Ingredients for Success

     Gallagher’s vision for J&W’s future, and the future of Charlotte, is uncompromising. The seeds for a large capital fundraising campaign have been planted, and Gallagher is intent on getting the Johnson & Wales message out to the masses. “When we made the decision to come to Charlotte, it was obvious that it met our ‘Best Fit’ standards for a J&W campus. The energy, commitment and opportunity the city of Charlotte has demonstrated epitomizes the J&W ethos. The business models were complementary and highly efficient. And, we know in Charlotte that we can generate economic activity and community development by embarking on strategic relationship building.”

      He continues, “It is essential that employers and faculty candidates see the benefits of a J&W relationship, and that is part of my job. To quote the theory of my favorite book right now, ‘If you get the right people on the bus, and then get the people in the right seats on that bus, the vehicle will operate efficiently.’ My challenge is to fill J&W’s seats with the right passengers.” He says faculty will be comprised of local educators, as well as recruits relocated from J&W’s current Norfolk and Charleston campuses.

    The University is also at no loss for suitable business partners. The banking industry makes a strong case for a future school of technology. NASCAR and the likelihood of a new basketball arena provide perfect outlets for event management. And Charlotte’s plethora of dining establishments would be ideal candidates for a J&W connection. Gallagher adds, “The leadership of Charlotte YMCAs and the United Way also provide a strong civic base, and the emergence of cultural activity by the ASC in Charlotte is profound.”

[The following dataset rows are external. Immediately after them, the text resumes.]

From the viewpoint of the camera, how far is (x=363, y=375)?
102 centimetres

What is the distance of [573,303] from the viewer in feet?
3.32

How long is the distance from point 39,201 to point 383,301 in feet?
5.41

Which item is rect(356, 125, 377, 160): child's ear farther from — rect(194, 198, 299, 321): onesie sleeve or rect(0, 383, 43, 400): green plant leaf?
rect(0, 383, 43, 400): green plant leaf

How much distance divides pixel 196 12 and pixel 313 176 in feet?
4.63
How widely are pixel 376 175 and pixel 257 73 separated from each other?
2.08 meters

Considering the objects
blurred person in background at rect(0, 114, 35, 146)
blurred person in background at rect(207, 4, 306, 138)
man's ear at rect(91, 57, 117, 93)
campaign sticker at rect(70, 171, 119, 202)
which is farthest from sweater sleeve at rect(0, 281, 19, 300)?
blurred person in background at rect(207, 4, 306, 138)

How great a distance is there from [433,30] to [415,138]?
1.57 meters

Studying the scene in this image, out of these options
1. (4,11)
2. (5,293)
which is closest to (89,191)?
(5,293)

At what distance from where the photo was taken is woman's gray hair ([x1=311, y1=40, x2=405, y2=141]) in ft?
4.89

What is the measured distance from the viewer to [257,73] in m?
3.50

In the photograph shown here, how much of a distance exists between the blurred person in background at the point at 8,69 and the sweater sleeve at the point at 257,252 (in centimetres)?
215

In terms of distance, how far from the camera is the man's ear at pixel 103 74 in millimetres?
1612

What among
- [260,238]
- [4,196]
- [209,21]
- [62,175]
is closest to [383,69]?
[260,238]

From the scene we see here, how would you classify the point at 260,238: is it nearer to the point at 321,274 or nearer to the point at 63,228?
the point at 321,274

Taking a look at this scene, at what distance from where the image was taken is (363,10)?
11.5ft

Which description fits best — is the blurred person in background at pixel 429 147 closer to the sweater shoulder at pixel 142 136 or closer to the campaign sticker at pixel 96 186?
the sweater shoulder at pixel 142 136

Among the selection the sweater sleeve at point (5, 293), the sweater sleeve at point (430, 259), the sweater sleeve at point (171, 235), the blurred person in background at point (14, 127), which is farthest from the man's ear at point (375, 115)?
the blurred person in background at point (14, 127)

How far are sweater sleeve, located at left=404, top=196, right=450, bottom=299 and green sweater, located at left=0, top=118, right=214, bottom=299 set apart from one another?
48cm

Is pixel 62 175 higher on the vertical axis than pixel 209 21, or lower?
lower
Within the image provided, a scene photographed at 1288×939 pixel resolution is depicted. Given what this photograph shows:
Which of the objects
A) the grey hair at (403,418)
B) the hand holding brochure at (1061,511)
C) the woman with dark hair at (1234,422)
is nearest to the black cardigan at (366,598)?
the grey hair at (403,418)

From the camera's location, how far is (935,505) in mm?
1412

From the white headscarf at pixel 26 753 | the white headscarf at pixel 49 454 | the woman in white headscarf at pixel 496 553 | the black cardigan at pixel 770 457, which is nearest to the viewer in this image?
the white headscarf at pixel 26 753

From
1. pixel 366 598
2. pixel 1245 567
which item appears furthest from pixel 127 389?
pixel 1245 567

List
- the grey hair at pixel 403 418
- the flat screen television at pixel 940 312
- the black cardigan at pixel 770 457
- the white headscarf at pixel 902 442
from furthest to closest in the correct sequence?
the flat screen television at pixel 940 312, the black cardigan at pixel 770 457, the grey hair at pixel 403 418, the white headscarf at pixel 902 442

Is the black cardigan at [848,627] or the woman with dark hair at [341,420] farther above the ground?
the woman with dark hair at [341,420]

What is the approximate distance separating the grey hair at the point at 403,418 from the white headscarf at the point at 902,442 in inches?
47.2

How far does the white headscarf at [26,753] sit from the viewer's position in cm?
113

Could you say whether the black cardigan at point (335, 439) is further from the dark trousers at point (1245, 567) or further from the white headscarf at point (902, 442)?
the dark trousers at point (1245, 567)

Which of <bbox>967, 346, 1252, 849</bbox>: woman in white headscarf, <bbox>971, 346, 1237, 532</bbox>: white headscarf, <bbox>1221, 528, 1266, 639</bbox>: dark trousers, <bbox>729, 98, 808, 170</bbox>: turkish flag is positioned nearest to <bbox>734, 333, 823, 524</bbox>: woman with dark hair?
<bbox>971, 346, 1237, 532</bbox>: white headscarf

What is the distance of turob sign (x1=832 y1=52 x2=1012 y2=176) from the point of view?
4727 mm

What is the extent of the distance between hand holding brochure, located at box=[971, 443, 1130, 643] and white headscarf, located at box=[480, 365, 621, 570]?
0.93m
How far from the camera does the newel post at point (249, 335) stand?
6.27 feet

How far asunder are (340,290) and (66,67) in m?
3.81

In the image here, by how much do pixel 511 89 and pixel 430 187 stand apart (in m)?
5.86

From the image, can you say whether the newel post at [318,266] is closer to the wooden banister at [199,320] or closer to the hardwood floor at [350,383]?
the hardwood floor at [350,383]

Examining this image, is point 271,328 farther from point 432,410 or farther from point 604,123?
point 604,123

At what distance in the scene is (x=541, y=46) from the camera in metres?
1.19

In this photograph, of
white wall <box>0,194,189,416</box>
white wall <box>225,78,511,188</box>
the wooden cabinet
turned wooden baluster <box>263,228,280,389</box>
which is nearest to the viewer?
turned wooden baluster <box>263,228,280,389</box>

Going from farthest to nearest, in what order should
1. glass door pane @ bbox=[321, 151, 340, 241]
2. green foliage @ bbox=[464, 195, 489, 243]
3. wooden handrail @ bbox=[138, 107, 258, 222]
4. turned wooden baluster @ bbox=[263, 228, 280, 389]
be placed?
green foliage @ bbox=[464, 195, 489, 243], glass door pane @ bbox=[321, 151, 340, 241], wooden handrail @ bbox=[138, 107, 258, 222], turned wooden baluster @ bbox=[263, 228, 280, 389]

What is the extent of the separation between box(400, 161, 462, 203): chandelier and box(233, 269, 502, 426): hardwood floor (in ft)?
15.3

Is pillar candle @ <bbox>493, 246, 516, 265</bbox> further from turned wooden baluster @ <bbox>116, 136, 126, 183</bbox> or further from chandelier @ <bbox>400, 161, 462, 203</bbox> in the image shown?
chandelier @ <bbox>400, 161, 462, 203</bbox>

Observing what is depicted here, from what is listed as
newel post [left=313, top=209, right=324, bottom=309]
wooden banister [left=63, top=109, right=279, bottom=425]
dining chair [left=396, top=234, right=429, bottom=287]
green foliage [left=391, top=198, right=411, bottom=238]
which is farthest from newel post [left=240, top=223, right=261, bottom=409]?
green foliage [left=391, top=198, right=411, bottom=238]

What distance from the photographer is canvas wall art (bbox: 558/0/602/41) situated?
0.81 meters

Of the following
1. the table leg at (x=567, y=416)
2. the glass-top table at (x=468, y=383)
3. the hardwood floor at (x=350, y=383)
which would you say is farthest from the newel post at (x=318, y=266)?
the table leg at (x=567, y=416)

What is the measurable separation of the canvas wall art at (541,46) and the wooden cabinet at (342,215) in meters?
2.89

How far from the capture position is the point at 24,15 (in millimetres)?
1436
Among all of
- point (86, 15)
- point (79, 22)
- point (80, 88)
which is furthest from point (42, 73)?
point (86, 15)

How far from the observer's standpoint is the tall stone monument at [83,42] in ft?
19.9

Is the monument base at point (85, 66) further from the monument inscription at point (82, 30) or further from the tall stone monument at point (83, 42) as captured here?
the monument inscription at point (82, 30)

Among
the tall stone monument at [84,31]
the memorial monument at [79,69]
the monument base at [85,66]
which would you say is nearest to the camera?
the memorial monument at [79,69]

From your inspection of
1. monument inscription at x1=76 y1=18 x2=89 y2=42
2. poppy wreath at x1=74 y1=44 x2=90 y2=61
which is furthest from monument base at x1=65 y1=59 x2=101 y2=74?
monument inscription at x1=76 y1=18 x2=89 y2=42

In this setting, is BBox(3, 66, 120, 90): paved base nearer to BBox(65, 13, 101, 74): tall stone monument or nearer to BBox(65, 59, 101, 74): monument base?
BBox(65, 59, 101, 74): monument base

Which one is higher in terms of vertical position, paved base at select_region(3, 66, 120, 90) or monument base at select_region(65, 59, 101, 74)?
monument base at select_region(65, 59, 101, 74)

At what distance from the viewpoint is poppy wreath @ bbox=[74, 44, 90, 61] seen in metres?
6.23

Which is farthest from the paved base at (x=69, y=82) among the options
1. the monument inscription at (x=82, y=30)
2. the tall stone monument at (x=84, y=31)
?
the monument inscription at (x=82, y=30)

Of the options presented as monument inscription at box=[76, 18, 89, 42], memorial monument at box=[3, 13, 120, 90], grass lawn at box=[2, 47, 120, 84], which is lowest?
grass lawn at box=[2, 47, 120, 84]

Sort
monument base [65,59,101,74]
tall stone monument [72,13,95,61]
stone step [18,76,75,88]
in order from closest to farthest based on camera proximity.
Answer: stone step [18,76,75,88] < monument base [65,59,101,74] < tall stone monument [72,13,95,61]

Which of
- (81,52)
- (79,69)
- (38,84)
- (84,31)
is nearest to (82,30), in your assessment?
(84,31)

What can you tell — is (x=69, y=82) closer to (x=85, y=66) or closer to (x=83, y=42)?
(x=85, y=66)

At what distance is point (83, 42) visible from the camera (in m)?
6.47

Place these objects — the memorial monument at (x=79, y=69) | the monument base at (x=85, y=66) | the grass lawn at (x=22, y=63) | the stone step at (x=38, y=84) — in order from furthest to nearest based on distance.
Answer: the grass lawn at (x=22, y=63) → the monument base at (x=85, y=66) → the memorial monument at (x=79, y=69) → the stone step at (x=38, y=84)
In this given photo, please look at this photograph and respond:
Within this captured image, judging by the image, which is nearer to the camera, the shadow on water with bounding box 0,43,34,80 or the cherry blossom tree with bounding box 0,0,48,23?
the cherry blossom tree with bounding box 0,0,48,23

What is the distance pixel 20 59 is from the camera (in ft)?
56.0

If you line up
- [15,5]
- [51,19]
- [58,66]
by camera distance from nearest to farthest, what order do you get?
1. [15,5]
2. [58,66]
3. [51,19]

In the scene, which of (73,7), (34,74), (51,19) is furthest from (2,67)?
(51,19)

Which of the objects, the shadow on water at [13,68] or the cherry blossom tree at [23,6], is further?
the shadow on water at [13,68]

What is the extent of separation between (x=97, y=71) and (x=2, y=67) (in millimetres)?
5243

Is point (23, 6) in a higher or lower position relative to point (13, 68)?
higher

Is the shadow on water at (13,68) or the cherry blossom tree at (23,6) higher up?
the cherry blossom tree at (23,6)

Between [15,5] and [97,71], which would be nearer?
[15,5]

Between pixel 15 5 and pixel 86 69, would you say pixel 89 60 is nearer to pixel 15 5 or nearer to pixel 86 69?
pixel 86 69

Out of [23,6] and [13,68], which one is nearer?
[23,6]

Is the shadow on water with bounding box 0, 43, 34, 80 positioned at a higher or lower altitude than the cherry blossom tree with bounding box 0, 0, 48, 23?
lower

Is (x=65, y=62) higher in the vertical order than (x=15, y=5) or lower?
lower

     Charlotte is visibly enthusiastic about the partnership. J&W’s groundbreaking was well attended by Mayor Pat McCrory, Jim Palermo of Bank of America, and Gary Green of Compass Group. Governor Mike Easley presented the keynote address. J&W has also received a street with its own moniker: “Johnson and Wales Way;” the connecting street between Fourth and Trade.

     Gallagher is nothing but optimistic about the future of J&W and Center City Charlotte. Despite high unemployment rates, and the shaky hospitality/tourism industry of post Sept. 11, he believes strongly in Johnson & Wales’ mission and that Charlotte’s great expectations will be met. “We are part of a larger vision for Charlotte’s future, and we are fully dedicated to the Charlotte community and to its inevitable success.”

Susanne Deitzel is a Charlotte-based freelance writer.